━━━━━ 本文

2014年09月04日

スバルWRX-S4の清々しさの影に・・・ギャランフォルティスRA

  現在のスバルの日本とアメリカにおける「イケイケ」な状態は、まだ勢いが醒めやらぬようです。スバルの大活躍を見ている限りではHV・ディーゼル・ガソリンターボ(小排気量ターボ)でユーザーに媚びることはブランドの浮沈にそれほど関係ないのかも!?と思ったりします。好調スバルはここに来てターボ専用モデルのレヴォーグとWRXを立て続けに出してきましたが、これもVW的な「セコセコ・ターボ」では無く、メルセデスやBMWの上級モデルのボディでも楽々動かせそうなパフォーマンス重視の高性能ユニットが採用されています。

  てっきり欧州で細々と実用化しているボクサー・ディーゼルを慌てて日本仕様に仕立て直すのかな?なんてスバルのポテンシャルを完全に見くびっていた1年前の自分自身の発言を今更ながら大いに恥じ入っております。スバルの首脳陣は最初からディーゼルの日本展開なんて考えて無かったみたいです。マツダと僅かな客を奪いあった挙げ句に共倒れなんて愚かなことは、やはり「自工会」が全力で止めに入るんでしょうね。それこそ残存する日本メーカーのどこかがギブアップでもしようものなら、その中枢と言える先端技術が中国メーカーによってごっそり吸い上げられてしまい、他のメーカーの技術もたちまちに競争力を失ってしまう懸念があります。(あくまで憶測ですが・・・)

  トヨタが資本面でバックについたスバルは、アメリカの工場でトヨタ・カムリのOEMを担当するだけであっさりと低収益&赤字を解消したようですっかり一息ついたみたいです。そして今度はおもむろに方針を転換したようで、乗り出し300~450万円という商品群(レヴォーグ&WRX)を「新しいスバルのフラッグシップ」と銘打って発売してきました。人によっては従来のWRXにワゴンが加わっただけと片付けるかもしれないですが、高性能モデルだけで一定規模の販売を仕掛けて、ブランドのスタンダードにしてしまおうという試みは日本車の歴史の中でも画期的な出来事ではないでしょうか。簡単に言うとVWがゴルフを「GTI」と「R」の2グレードだけに絞って新型を発売するみたいなものですから、最近の輸入車ブランドにおいても滅多に見られない販売形態と言えるかもしれません。

  スペック前提に話を進めるのは、クルマ好きとしてあまり好ましい態度ではないかもしれませんが、新生スバルを象徴する「レヴォーグ」「WRX」が備える高級志向のパワーユニットはなかなか野心的で、メルセデス、BMW、アウディの売れ筋モデルが完全に喰われてしまうほどに立派に感じます。これまでも高出力という点ではWRX・STIや他の日本メーカーにもギャランフォルティス・ラリーアート、シビック・typeRといったモデルがありました。しかしこれらの3モデルはいずれもサーキット使用を前提として作られているので、高級サルーンほどに遮音材が使われておらず、スポーツサスペンションを標準装備するので一般道での乗り心地は劣悪でした。実用性の低さからカタログ一般モデルという扱いではなく、限定販売が主体の少量生産モデルであるかそれに近い存在でしかありませんでした。

━━━━━━━━━━

課題一覧:
[1] 本文によると、スバルはアメリカの工場でどの車のOEMを担当しているか。
[2] 本文の「トヨタが資本面でバックについ」から「存在でしかありませんでした。」までをすべて、一字一句そのまま書き写してください。
エントリーは参照しなくて構わない。

━━━━━ エントリー一覧

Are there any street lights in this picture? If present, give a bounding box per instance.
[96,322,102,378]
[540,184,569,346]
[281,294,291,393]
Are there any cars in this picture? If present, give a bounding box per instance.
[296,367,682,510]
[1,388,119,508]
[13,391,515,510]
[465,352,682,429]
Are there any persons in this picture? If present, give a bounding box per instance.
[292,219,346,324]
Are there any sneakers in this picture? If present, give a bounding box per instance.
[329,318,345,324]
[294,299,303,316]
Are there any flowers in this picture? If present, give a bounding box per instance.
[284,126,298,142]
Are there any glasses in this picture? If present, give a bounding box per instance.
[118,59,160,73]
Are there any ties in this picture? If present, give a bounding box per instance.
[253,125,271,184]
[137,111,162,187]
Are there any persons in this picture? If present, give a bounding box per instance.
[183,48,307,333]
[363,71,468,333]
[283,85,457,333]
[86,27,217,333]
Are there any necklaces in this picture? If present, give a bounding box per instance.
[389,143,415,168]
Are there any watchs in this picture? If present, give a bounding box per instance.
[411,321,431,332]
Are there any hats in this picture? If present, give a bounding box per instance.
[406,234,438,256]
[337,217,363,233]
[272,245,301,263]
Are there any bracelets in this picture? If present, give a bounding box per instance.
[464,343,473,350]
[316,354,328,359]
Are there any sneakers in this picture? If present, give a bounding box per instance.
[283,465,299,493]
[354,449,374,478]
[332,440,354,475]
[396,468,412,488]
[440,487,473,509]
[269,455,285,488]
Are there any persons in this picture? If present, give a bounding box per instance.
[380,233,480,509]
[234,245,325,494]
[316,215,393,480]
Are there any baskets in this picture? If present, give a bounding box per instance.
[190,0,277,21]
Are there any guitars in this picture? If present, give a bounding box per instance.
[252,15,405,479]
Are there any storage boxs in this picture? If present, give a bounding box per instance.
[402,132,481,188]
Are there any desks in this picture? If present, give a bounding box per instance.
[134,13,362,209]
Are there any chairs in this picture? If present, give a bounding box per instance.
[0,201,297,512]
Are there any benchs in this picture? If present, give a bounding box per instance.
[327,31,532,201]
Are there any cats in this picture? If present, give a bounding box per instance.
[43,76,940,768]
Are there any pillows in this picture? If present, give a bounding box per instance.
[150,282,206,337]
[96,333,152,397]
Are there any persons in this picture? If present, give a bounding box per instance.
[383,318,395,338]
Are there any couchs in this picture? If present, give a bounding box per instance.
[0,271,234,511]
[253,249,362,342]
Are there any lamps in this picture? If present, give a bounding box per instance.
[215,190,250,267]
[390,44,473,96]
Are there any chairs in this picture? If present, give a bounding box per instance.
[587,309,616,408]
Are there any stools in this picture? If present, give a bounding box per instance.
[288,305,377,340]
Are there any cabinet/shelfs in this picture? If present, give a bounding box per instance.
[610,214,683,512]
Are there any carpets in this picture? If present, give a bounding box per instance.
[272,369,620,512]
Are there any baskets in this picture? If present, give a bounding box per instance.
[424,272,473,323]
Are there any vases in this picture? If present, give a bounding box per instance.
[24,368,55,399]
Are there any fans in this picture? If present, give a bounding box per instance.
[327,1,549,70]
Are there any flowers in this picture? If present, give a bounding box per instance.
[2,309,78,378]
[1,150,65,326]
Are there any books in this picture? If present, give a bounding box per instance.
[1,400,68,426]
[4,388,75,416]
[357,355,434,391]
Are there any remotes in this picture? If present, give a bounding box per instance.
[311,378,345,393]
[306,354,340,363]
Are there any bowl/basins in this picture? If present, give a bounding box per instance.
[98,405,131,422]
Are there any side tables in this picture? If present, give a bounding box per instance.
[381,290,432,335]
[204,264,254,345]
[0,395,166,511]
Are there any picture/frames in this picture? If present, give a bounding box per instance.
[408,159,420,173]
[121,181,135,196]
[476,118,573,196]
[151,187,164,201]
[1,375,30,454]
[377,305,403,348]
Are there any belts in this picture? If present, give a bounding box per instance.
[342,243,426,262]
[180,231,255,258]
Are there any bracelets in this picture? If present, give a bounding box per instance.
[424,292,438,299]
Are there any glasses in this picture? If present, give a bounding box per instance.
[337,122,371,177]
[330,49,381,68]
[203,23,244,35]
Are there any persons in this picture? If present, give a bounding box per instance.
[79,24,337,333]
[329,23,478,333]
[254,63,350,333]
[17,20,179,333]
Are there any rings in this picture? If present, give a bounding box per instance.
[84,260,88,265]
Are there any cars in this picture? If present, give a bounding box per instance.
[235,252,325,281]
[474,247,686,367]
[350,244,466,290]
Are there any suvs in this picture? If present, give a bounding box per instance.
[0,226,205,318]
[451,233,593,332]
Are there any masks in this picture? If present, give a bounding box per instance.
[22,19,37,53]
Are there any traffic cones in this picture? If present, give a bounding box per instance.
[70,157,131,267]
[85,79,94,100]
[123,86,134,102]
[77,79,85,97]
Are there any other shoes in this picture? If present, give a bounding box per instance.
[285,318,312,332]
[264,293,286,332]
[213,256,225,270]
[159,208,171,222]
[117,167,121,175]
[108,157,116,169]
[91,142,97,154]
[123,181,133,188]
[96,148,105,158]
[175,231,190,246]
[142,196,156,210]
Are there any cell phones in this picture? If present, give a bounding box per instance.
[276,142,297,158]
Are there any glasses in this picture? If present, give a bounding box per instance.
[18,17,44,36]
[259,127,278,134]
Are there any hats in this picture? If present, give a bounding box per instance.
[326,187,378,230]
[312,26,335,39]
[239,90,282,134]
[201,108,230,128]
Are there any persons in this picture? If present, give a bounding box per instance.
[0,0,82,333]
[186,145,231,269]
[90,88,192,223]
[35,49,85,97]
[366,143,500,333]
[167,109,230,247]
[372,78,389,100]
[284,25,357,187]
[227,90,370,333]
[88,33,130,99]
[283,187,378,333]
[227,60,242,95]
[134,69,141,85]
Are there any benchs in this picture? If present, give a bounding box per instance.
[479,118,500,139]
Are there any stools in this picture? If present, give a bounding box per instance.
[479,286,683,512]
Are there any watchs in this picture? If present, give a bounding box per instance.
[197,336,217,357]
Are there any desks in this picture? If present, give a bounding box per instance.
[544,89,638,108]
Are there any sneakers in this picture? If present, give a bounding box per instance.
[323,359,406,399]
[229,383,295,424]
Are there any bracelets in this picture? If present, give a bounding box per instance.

━━━━━━━━━━

解答:
[1] トヨタ・カムリ

[2]
トヨタが資本面でバックについたスバルは、アメリカの工場でトヨタ・カムリのOEMを担当するだけであっさりと低収益&赤字を解消したようですっかり一息ついたみたいです。そして今度はおもむろに方針を転換したようで、乗り出し300~450万円という商品群(レヴォーグ&WRX)を「新しいスバルのフラッグシップ」と銘打って発売してきました。人によっては従来のWRXにワゴンが加わっただけと片付けるかもしれないですが、高性能モデルだけで一定規模の販売を仕掛けて、ブランドのスタンダードにしてしまおうという試みは日本車の歴史の中でも画期的な出来事ではないでしょうか。簡単に言うとVWがゴルフを「GTI」と「R」の2グレードだけに絞って新型を発売するみたいなものですから、最近の輸入車ブランドにおいても滅多に見られない販売形態と言えるかもしれません。

  スペック前提に話を進めるのは、クルマ好きとしてあまり好ましい態度ではないかもしれませんが、新生スバルを象徴する「レヴォーグ」「WRX」が備える高級志向のパワーユニットはなかなか野心的で、メルセデス、BMW、アウディの売れ筋モデルが完全に喰われてしまうほどに立派に感じます。これまでも高出力という点ではWRX・STIや他の日本メーカーにもギャランフォルティス・ラリーアート、シビック・typeRといったモデルがありました。しかしこれらの3モデルはいずれもサーキット使用を前提として作られているので、高級サルーンほどに遮音材が使われておらず、スポーツサスペンションを標準装備するので一般道での乗り心地は劣悪でした。実用性の低さからカタログ一般モデルという扱いではなく、限定販売が主体の少量生産モデルであるかそれに近い存在でしかありませんでした。